Nerval l'inconsolé

G érard de Nerval n’est pas un sujet simple. Son père le voyait médecin, mais c’est la littérature qui gagne son cœur. Malgré un succès précoce, à l’âge de dix-neuf ans, avec sa traduction du Faust de Goethe, sa carrière ne démarrera jamais vraiment. Il fraye avec l’élite littéraire de son époque, mais témoins de ses hallucinations et de ses séjours en maison de repos, ses confrères finissent par prendre leurs distances. C’est la descente aux enfers ; par moments, celui qui est né Labrunie frôle l’indigence et vit dans des taudis. Le bougre aime les femmes, est régulièrement amoureux fou, mais la réciproque s’avère rare. Enfin, il souffre de priapisme et a une propension à l’autoérotisme, idéalement en s’asphyxiant avec sa cravate.

Après avoir dépeint les vies de Mary Shelley et d’Adelbert von Chamisso, David Vandermeulen raconte les déboires de celui qui a signé Voyage en Orient. Le récit à l’allure d’une farce, le petit bonhomme est maladroit et ridicule, mais plutôt sympathique. Bien que le ton soit badin, le biographe retrace avec application les errances de l’homme de Lettres. Pour établir le sérieux de l’entreprise, plusieurs pages sont du reste surmontées de citations tirées de ses œuvres ou de sa correspondance.

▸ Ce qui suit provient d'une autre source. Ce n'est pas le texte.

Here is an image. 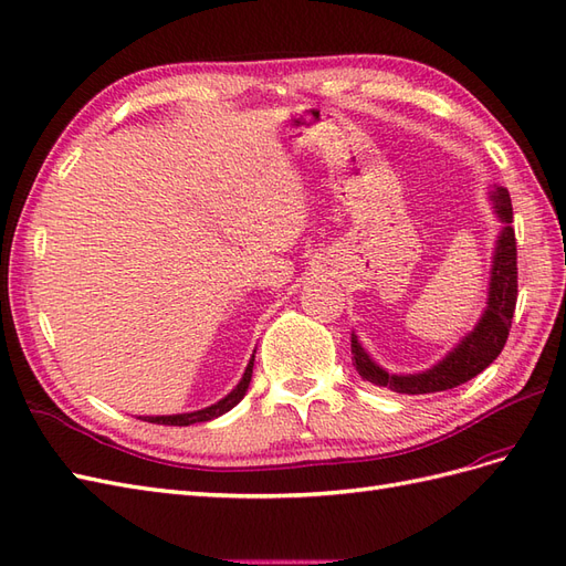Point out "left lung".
<instances>
[{"mask_svg":"<svg viewBox=\"0 0 566 566\" xmlns=\"http://www.w3.org/2000/svg\"><path fill=\"white\" fill-rule=\"evenodd\" d=\"M489 193L493 201V211L497 220L503 222V230H500L495 239L486 311H483L476 327L462 336V342L453 350H448L443 360L417 375L386 373L384 367L369 358V353L363 348L358 336L350 334V353L355 360L353 365L363 379L408 396L448 391L481 375L497 358L500 350H503L516 305V239L512 228L510 191L505 187L493 185Z\"/></svg>","mask_w":566,"mask_h":566,"instance_id":"left-lung-1","label":"left lung"}]
</instances>
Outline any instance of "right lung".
<instances>
[{
    "mask_svg": "<svg viewBox=\"0 0 566 566\" xmlns=\"http://www.w3.org/2000/svg\"><path fill=\"white\" fill-rule=\"evenodd\" d=\"M253 358L255 355H251V360L244 369V377H241V381L234 386V389L224 396L222 400H218L216 406H208L203 410H193V412H182V415H158V417H144V422H154V424H168V427H189V424H197V422H211V419L230 412L237 402L247 396V389L251 384V375H253Z\"/></svg>",
    "mask_w": 566,
    "mask_h": 566,
    "instance_id": "right-lung-1",
    "label": "right lung"
}]
</instances>
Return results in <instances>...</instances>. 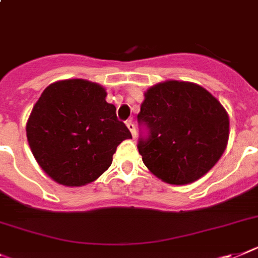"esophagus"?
<instances>
[{"mask_svg": "<svg viewBox=\"0 0 258 258\" xmlns=\"http://www.w3.org/2000/svg\"><path fill=\"white\" fill-rule=\"evenodd\" d=\"M126 126H127V129L131 131V133H132V136H133V138L137 137V132H136V126H134V124H133V122H132V121H126Z\"/></svg>", "mask_w": 258, "mask_h": 258, "instance_id": "1", "label": "esophagus"}]
</instances>
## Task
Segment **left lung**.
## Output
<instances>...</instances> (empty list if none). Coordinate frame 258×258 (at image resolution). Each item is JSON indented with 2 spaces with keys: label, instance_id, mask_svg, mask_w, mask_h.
<instances>
[{
  "label": "left lung",
  "instance_id": "1",
  "mask_svg": "<svg viewBox=\"0 0 258 258\" xmlns=\"http://www.w3.org/2000/svg\"><path fill=\"white\" fill-rule=\"evenodd\" d=\"M138 140L145 166L170 184H187L207 174L227 148L229 117L203 87L167 80L145 93Z\"/></svg>",
  "mask_w": 258,
  "mask_h": 258
}]
</instances>
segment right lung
Returning <instances> with one entry per match:
<instances>
[{"label": "right lung", "instance_id": "obj_1", "mask_svg": "<svg viewBox=\"0 0 258 258\" xmlns=\"http://www.w3.org/2000/svg\"><path fill=\"white\" fill-rule=\"evenodd\" d=\"M105 97L97 83L68 79L50 84L34 105L27 141L38 165L55 182L70 187L93 182L112 165L117 146L132 138Z\"/></svg>", "mask_w": 258, "mask_h": 258}]
</instances>
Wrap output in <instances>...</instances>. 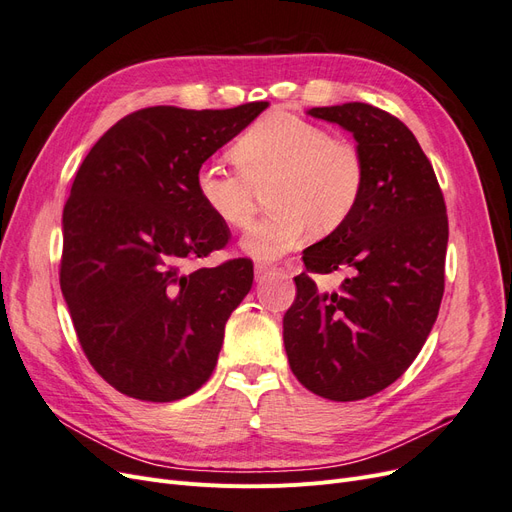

Le trait caricatural de Daniel Casanave est reconnaissable entre mille. Son coup de pinceau est nerveux, minimaliste, voire enfantin, mais toujours élégant. Ses illustrations sont par ailleurs diablement efficaces. L’artiste est en effet particulièrement doué pour caractériser les personnages et les lieux. Il va à l’essentiel pour qu’au premier regard le lecteur reconnaisse Vienne, Constantinople ou Bruxelles. Idem lorsqu’il pastiche La décapitation d’Holopherne d’Artemisia Gentileschi ou La balançoire de Jean-Honoré Fragonard. Les couleurs en aplat de Claire Champion ajoutent à la joliesse de l’ensemble ; cela dit, la toute dernière planche permet d’apprécier le dessin pour ce qu’il est, nu et sans fart, et il demeure très beau. Il existe d’ailleurs une version noir et blanc (à l’italienne) de ce livre.

L’album inclut un intéressant dossier, lequel met en perspective le travail du scénariste qui raconte la vie d'un prosateur sur lequel on ne sait finalement que bien peu de choses.